No princípio do mito dividi cada alma em três partes, sendo dois cavalos, e a terceira, o cocheiro. Assim devemos continuar. Dissemos que um dos cavalos é bom e o outro não. Esclareçamos agora qual é a virtude do bom e a maldade do outro.
O cavalo bom tem o corpo harmonioso e bonito; pescoço altivo, focinho curvo, cor branca, olhos pretos; ama a honestidade e é dotado de sobriedade e pudor, amigo como é da opinião certa. Não deve ser fustigado e sim dirigido apenas pelo comando e pela palavra. O outro – o mau – é torto e disforme; segue o caminho sem firmeza; com o pescoço baixo, tem um focinho achatado e a sua cor é preta; seus olhos de coruja são estriados de sangue; é amigo da soberba e da lascívia; tem as orelhas cobertas de pelos. Obedece apenas – a contragosto – ao chicote e ao açoite.
Quando o cocheiro vê algo amável, essa visão lhe aquece a alma, enchendo-a de pruridos e desejos. O cavalo obediente ao guia, como sempre, obedece e a si mesmo se refreia. Mas o outro não respeita o freio nem o chicote do condutor. Aos corcovos, move-se à força, embaraçando ao mesmo tempo o guia e o outro cavalo; obriga-os por fim a entregarem-se à volúpia. Os dois a princípio resistem, ficam furiosos, como se fossem coagidos a praticar um ato mau e imoral, mas acabam por se deixar levar e concordam em fazer o que manda o mau cavalo. E eles se dirigem ao amado para gozar de sua presença, que brilha ofuscante como um relâmpago.
Quando o cocheiro vê o ser amado, a lembrança o reconduz para a essência da beleza. Este a revê no santo pedestal, ao lado da sabedoria, e ele se assusta, teme, e necessariamente puxa o freio. E com tal violência o retrai que ambos os cavalos recuam; o bom, voluntariamente e sem resistência; o ruim, entretanto, a contragosto. Afastam-se ambos do amado. Enquanto um, pela vergonha, banha de suor a alma, o outro, passada a dor causada pelo freio e pela queda, arfa ruidosamente, enraivece-se e luta com o condutor e o companheiro por terem abandonado o acordo por covardia e inépcia.
Novamente, obriga-os a se aproximar, contra a vontade, não lhes concedendo muito repouso, e, depois de breve intervalo de receio, ele os lembra do amado esquecido e os obriga – aos relinchos e empuxões – a tentarem novo assalto ao objeto amado. E quando deste se aproximam, o mau cavalo se precipita, estende a cauda, morde o freio puxando-o sem pudor.

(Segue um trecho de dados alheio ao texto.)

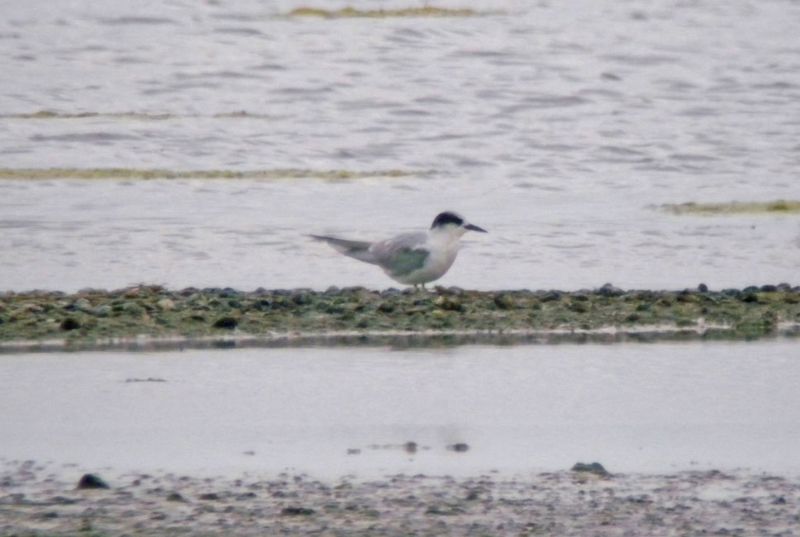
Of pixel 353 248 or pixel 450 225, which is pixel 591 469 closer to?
pixel 450 225

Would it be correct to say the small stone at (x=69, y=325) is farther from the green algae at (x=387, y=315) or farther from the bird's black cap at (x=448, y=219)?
the bird's black cap at (x=448, y=219)

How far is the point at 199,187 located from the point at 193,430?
11.2 metres

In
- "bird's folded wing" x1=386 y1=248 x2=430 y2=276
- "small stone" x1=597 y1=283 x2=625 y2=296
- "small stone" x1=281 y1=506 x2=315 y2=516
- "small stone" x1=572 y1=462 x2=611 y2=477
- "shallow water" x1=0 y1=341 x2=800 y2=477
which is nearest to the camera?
"small stone" x1=281 y1=506 x2=315 y2=516

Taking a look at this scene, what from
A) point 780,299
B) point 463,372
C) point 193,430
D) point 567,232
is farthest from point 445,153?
point 193,430

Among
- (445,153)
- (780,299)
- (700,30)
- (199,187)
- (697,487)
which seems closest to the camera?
(697,487)

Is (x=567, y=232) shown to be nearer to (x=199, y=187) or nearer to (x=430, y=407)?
(x=199, y=187)

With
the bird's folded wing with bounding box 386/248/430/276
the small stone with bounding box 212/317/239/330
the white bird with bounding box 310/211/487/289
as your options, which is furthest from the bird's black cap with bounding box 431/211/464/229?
the small stone with bounding box 212/317/239/330

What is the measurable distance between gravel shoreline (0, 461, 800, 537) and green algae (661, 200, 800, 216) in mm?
10209

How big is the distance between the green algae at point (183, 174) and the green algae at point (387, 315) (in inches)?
314

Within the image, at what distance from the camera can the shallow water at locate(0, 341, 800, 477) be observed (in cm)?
755

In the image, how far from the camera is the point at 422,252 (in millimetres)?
12461

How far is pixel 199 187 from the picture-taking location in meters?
19.2

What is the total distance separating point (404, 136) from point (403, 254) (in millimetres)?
10485

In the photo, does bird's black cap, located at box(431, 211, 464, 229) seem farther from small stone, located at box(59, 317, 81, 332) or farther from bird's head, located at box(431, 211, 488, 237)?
small stone, located at box(59, 317, 81, 332)
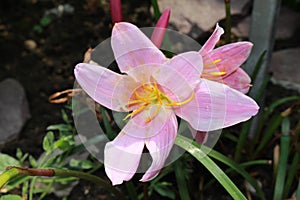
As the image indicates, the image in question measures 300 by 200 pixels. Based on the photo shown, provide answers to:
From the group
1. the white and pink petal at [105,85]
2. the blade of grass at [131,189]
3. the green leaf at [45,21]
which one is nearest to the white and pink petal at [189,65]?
the white and pink petal at [105,85]

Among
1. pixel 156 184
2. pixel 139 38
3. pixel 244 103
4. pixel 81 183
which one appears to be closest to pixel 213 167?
pixel 244 103

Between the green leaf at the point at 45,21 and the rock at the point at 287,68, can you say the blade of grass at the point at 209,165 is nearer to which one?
the rock at the point at 287,68

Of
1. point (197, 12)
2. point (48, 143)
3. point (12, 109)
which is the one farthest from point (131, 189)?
point (197, 12)

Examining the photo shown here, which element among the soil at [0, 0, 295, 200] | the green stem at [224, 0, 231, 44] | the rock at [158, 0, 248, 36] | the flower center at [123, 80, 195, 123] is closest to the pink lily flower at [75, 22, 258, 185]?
the flower center at [123, 80, 195, 123]

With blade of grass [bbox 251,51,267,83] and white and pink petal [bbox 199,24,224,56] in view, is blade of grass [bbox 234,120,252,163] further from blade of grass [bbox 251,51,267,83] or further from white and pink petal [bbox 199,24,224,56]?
white and pink petal [bbox 199,24,224,56]

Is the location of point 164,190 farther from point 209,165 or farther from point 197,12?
point 197,12

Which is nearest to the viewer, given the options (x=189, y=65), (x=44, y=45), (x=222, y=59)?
(x=189, y=65)
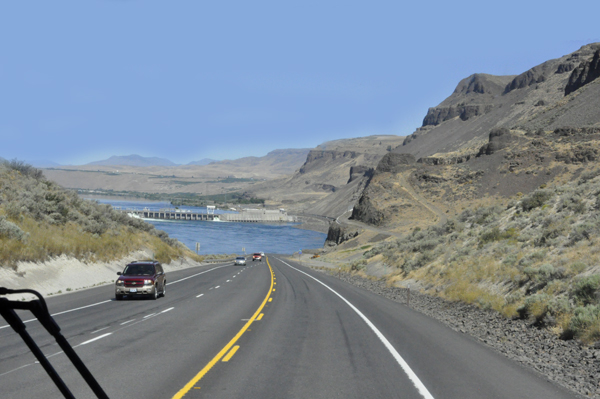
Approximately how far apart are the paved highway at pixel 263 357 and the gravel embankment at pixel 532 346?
1.56ft

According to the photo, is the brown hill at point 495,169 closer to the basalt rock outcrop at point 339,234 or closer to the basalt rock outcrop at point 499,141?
the basalt rock outcrop at point 499,141

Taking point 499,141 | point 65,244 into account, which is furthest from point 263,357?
point 499,141

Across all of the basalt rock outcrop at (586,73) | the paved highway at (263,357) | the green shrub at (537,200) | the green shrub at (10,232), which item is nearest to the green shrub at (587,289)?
the paved highway at (263,357)

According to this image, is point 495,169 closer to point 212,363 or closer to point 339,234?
point 339,234

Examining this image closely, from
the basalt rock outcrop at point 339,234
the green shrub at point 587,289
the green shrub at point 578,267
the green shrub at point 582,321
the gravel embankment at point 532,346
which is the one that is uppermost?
the green shrub at point 578,267

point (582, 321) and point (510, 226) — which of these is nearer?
point (582, 321)

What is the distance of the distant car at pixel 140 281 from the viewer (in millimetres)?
18948

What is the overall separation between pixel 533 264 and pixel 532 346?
6.50m

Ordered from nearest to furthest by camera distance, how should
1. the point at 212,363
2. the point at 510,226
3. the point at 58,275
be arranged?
1. the point at 212,363
2. the point at 58,275
3. the point at 510,226

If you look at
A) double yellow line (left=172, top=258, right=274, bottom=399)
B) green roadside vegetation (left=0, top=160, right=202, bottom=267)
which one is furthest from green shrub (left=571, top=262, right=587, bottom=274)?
green roadside vegetation (left=0, top=160, right=202, bottom=267)

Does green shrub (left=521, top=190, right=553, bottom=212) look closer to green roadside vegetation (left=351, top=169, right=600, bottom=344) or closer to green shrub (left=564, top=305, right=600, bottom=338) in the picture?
green roadside vegetation (left=351, top=169, right=600, bottom=344)

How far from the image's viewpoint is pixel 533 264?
16906mm

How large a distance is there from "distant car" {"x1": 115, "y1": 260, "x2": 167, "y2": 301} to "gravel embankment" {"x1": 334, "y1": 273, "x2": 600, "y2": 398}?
1036 centimetres

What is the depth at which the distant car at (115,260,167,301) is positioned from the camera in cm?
1895
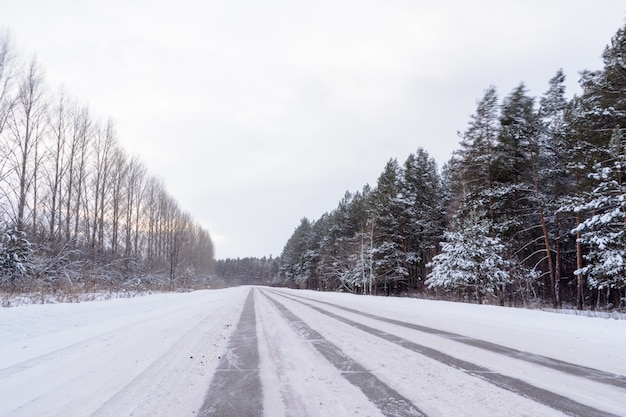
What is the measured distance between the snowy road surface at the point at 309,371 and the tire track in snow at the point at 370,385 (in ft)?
0.06

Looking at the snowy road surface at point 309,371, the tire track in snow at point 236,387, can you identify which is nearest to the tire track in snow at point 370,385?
the snowy road surface at point 309,371

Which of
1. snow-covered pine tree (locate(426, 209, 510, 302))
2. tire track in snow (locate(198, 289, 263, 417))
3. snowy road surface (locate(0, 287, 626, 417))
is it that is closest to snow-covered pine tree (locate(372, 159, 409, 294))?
snow-covered pine tree (locate(426, 209, 510, 302))

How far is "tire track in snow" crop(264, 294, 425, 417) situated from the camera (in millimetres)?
3062

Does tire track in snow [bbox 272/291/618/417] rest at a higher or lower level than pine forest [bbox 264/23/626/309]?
lower

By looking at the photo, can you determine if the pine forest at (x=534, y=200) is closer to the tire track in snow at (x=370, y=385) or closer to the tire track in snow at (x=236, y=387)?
the tire track in snow at (x=370, y=385)

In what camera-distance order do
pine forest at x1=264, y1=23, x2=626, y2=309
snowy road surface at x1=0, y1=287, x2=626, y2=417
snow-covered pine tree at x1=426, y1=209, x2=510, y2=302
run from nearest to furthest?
snowy road surface at x1=0, y1=287, x2=626, y2=417
pine forest at x1=264, y1=23, x2=626, y2=309
snow-covered pine tree at x1=426, y1=209, x2=510, y2=302

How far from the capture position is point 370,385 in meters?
3.82

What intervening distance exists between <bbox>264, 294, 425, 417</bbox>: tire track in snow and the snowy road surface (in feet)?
0.06

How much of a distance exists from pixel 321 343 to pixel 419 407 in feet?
11.4

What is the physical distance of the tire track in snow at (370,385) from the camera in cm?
306

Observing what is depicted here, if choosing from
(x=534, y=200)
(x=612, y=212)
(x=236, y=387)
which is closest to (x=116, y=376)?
(x=236, y=387)

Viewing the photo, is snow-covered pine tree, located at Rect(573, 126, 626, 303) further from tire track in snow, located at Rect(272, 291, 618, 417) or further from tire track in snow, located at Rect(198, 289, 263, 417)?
tire track in snow, located at Rect(198, 289, 263, 417)

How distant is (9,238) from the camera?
15.2m

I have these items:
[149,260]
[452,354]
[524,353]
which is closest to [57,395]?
[452,354]
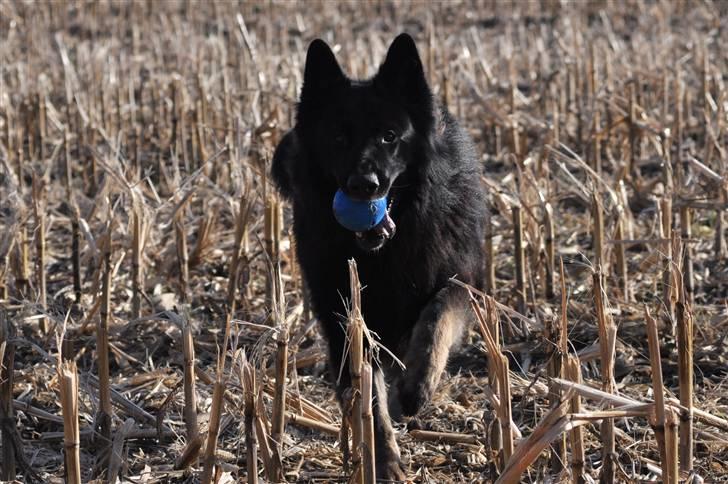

Mas o cocheiro, ainda mais impressionado que antes, logo se retrai, repuxando com mais força o freio do cavalo mau. Escorre-lhe o sangue da língua e das mandíbulas, apertadas que tem a um tempo as pernas e as ancas de encontro ao chão, pelos maus tratos do guia. Depois de sofrer tudo isso, o mau cavalo amansa e segue o governo do cocheiro. Agora, quando vê o belo, quase morre de medo.
Só então a alma do amante segue, com receio e pudor aquele que ama.